Strange Currencies (like the entire "Monster" album) is dedicated to the memory of River Phoenix, the amazingly talented older brother of Joaquin Phoenix, who overdosed at a young age (23, if my memory serves), back in the early 90s. The song is about him. Entirely. Completely. It is about Michael Stipe's grief as a friend (and, I believe, as someone who was enamoured with River) over failing to save River from his own demons.
Except you don't get to save people, of course, not really. It's an illusion we persist in, to maintain some semblance of control. And when somebody succumbs to the worst parts of their psyche, it is not on you. You shouldn't feel guilty for not holding enough strength for two people. It is simply not how we are designed.
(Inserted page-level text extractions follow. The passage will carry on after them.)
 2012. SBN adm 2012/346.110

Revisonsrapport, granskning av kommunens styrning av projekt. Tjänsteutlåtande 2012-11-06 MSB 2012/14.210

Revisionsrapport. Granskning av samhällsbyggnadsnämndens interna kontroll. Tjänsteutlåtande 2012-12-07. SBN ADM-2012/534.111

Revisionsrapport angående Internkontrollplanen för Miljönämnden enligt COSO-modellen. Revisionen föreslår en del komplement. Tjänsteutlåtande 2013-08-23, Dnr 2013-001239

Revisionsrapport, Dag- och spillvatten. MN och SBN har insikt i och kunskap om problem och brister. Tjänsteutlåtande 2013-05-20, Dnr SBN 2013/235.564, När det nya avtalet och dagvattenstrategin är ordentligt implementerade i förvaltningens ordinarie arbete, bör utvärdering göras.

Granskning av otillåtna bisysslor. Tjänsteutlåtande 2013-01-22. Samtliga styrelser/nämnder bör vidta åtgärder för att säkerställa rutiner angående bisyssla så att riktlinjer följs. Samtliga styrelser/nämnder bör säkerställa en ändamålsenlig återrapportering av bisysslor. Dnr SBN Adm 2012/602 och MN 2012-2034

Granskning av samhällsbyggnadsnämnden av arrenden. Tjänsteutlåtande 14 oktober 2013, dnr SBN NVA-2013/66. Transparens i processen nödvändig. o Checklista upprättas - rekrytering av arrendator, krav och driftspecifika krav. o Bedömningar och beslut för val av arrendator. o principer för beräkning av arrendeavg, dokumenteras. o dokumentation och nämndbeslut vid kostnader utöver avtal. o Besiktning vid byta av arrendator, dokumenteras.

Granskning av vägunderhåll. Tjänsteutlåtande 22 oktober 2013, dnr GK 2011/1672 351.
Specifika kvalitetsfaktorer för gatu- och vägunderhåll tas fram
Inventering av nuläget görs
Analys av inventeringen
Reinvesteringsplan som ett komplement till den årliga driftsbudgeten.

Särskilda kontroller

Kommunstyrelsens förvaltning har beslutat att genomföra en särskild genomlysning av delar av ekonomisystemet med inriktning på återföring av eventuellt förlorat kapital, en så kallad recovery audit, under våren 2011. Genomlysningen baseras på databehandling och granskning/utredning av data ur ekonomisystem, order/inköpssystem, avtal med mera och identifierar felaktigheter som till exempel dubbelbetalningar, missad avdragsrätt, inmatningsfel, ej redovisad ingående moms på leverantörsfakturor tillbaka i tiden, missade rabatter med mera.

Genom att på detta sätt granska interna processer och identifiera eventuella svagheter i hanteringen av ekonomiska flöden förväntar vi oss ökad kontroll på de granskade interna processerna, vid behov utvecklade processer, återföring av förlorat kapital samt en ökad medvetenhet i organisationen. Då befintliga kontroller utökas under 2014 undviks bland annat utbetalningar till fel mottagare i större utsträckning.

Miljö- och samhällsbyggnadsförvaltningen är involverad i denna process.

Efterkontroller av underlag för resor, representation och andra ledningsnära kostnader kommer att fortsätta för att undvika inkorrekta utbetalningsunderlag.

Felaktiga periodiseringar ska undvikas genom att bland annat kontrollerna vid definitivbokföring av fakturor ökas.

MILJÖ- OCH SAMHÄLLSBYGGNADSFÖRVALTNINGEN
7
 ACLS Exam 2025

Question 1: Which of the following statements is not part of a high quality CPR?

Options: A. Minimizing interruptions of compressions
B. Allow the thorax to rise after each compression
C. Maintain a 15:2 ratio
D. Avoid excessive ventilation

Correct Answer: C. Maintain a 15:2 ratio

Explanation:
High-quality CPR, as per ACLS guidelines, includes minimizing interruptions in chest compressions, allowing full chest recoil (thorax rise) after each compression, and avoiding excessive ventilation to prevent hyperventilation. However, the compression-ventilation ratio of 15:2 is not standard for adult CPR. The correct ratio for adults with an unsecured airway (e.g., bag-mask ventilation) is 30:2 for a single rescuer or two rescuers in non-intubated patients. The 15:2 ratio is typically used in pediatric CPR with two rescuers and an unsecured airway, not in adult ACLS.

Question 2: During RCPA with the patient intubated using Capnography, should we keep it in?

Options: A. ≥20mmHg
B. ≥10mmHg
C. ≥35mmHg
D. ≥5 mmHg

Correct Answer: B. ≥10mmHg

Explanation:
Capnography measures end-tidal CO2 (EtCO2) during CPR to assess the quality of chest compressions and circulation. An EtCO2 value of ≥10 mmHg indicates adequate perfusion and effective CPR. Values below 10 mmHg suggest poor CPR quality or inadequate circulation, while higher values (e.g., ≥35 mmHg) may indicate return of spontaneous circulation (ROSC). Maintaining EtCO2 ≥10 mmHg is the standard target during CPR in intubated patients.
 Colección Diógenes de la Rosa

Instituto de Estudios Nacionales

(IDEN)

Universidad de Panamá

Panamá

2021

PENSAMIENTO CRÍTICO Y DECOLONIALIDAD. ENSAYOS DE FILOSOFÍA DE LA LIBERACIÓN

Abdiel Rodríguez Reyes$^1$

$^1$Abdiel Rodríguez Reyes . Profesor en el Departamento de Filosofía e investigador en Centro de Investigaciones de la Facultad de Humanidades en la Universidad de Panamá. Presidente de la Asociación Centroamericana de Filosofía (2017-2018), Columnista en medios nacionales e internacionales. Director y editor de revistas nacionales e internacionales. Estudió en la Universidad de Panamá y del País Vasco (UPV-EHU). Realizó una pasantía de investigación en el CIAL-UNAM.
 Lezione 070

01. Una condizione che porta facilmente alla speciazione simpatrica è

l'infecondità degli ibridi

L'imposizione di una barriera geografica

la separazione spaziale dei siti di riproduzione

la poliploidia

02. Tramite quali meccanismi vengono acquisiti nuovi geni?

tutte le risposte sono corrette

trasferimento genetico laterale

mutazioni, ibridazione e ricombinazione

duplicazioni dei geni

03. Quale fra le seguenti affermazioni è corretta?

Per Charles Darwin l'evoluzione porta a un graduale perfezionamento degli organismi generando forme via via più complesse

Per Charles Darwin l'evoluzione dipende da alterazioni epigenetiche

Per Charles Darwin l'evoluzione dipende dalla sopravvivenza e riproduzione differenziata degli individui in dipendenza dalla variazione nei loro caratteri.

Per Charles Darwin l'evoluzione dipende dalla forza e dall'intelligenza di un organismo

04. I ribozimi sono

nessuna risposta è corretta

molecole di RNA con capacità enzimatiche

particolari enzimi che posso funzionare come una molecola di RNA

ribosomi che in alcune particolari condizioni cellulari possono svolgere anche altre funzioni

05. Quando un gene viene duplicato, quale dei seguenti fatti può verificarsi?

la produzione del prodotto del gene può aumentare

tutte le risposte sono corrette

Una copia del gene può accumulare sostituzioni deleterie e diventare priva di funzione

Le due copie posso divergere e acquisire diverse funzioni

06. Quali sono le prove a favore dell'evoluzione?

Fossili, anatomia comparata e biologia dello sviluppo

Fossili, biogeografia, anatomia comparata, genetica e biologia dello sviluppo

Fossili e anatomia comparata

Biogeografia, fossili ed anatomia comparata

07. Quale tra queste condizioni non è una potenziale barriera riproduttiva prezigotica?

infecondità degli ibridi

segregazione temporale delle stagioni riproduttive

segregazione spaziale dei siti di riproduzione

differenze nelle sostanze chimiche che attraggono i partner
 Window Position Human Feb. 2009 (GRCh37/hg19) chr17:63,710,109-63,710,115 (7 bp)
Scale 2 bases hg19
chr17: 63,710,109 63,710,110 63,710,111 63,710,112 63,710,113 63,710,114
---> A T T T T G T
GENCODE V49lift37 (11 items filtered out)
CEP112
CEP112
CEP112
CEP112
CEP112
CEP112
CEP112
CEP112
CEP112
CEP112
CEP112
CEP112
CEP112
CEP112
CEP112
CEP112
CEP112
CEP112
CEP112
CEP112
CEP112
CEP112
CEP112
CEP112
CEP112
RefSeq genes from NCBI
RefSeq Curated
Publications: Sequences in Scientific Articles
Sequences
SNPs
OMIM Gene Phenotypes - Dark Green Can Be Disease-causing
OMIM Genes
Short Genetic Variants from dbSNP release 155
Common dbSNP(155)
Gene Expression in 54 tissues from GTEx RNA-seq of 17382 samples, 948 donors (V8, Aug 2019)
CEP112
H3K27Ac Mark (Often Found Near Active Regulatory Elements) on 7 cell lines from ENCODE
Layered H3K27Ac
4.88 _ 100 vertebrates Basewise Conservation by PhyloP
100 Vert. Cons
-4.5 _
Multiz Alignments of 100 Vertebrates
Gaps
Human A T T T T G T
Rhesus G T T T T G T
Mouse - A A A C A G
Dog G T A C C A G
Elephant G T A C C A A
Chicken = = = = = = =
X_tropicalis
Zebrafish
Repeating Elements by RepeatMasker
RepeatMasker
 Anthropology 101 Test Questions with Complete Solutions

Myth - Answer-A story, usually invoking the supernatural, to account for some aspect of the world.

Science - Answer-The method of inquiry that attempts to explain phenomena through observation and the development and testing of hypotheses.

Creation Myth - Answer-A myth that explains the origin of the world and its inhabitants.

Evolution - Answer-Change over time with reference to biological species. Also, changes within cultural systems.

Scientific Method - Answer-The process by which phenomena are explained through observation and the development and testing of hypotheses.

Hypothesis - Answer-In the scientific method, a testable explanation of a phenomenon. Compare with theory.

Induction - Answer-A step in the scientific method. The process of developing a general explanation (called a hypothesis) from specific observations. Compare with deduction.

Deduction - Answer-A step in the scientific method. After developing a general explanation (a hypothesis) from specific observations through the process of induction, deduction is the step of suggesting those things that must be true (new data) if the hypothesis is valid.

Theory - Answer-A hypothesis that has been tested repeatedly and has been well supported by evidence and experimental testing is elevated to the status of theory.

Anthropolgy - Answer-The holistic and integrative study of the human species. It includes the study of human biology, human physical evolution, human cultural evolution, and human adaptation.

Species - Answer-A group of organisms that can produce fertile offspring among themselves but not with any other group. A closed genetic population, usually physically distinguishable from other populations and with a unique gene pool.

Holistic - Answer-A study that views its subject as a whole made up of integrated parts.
Despite a copious appreciation for music, I don't know of many songs that capture what it is to fall in love with somebody, as well as this one does,
And I don't know what you mean to me
But I want to turn you on, turn you up, figure you out
I wanna take you on
There's something more than a mere "I love you" here. It's saying "you make me think I can be brave enough to face the worst things you hide inside yourself". That despite the above assertion, love makes us feel we are, in fact, strong enough for two.
I wanna take you on. It's not I want to spend the night with you, and it's not I think you're swell. It's I think I can love you, still, when you aren't. And that's a more encompasing definition of love than what most media serves us with.
The song also captures what it is to lose someone in a great way.
These words, "You will be mine"
These words –
They haunt me, hunt me down, catch in my throat, make me pray
Say, "Love's confined to Earth"
It's the fear that haunts many survivors and that comes with its own, by no means small, guilt. If I had loved you, I should've done something while you were still on Earth. It's saying, if you love somebody, be ready to get your hands dirty and to fall.
Strange Currencies is one of the two songs Stipe sang about River Phoenix, the other one being E-Bow the Letter with Patti Smith.
(imagine being there...)
Allegedly, this one's actually made up, at least in part, from an actual letter Stipe wrote for River Phoenix, as a sort of appeal against Phoenix's drug use. It's the popular trope of a letter never sent, but manages to once more capture strange and unusual definitions of what love might truly be.
Will you live to 83?
Will you ever welcome me? [...]
I would lick your feet, but is that the sickest move?
I wear my own crown of sadness and sorrow
And who'd have thought tomorrow would be so strange?
I would lick your feet, but is that the sickest move? It's not easy, putting into words the helplessness of watching someone you love fading away. Yet Stipe does is tragically, perfectly.
I thought about using "Let Me In" as my third pick for this #threetunetuesday, a song Stipe wrote in memory of another fantastic talent gone too soon, but I've never resonated with it as much. So instead, I'm going with a different song about a different kind of loss.
The loss of potentiality. An absence of what could've been.
Whether you look at the song as being about 9/11, as some do, or about it being more simply about a break-up, as I do, the song has its own brand of haunting.
You might have laughed if I told you
You might have hidden a frown
You might have succeeded in changing me
I might have been turned around
It's easier to leave than to be left behind
Leaving was never my proud
As someone who's always found it easier to vanish into the mist than stay, this is another song I've come back to, often, over the years.
I saw the light fading out...
I listen to this one often, while putting on my hat and my coat.
I might've lived my life in a dream, but I swear it, this is real
Except it never really is. A lack of courage burrows into the soul, and dogs your footsteps, as you go through life. Love remains more a series of false starts than something flesh and bone.